MicroRTS-Py
MicroRTS-Py copied to clipboard
Reproduce Gridnet's SOTA agent with Trueskill Evaluation
Now that we are trying to get the self-play agent working, it's important to set baselines that we want to achieve and excel. Our best past experiment is this (which I just now realized Chris had run with --num-bot-envs 48
), which can achieve a Trueskill of 35.55
(source).
I am going to try reproduce with python ppo_gridnet.py --num-bot-envs 24 --num-selfplay-envs 0 --total-timesteps 100000000 --num-models 300
, see if we can get the same level of performance, so
python ppo_gridnet.py \
--num-bot-envs 24 --num-selfplay-envs 0 \
--total-timesteps 100000000 --num-models 300 \
--capture-video --prod-mode
After this, I am going to check if I can reproduce the same results with the new vecenv implementation in #34
Unfortunately, I wasn't able to reproduce the best past results in https://wandb.ai/costa-huang/gym-microrts/runs/17moy8qp. Maybe I need to run with the default parameters in https://wandb.ai/vwxyzjn/gym-microrts-paper/runs/asrpz468 (--num-bot-envs 48)

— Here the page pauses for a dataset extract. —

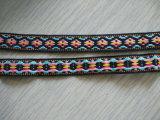 Aztec Tassel красочные лямке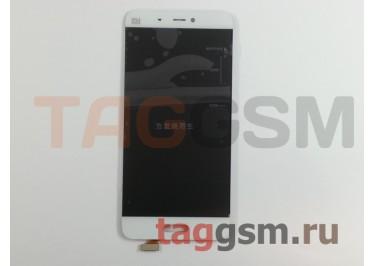 Дисплей для Xiaomi Mi5 + тачскрин (белый)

Actually, I am going to try to use #34 to run the following. I'd rather not have to wait for 2 weeks again to reproduce the original results.
python ppo_gridnet.py \
--num-bot-envs 48 --num-selfplay-envs 0 \
--total-timesteps 300000000 --num-models 300 \
--capture-video --prod-mode
Turns out I don't have that much memory, so had to run with -num-bot-envs 24
python ppo_gridnet.py \
--num-bot-envs 24 --num-selfplay-envs 0 \
--total-timesteps 300000000 --num-models 300 \
--capture-video --prod-mode
https://wandb.ai/costa-huang/gym-microrts/reports/MicroRTSGridModeSharedMemVecEnv---VmlldzoxNDYwNDE0 tracks this progress
A new run https://wandb.ai/costa-huang/gym-microrts/runs/2v658xqx/logs?workspace=user-costa-huang seems successful, although the true skill evaluation is a bit buggy: see #41
Now try reproducing the same results with MicroRTSGridModeSharedMemVecEnv
from #34 in https://wandb.ai/gym-microrts/gym-microrts/runs/39stn3xh
Was able to reproduce same results with MicroRTSGridModeSharedMemVecEnv
.
Also, SPS is about 10% faster! If we could make the NN faster, SPS will be even faster.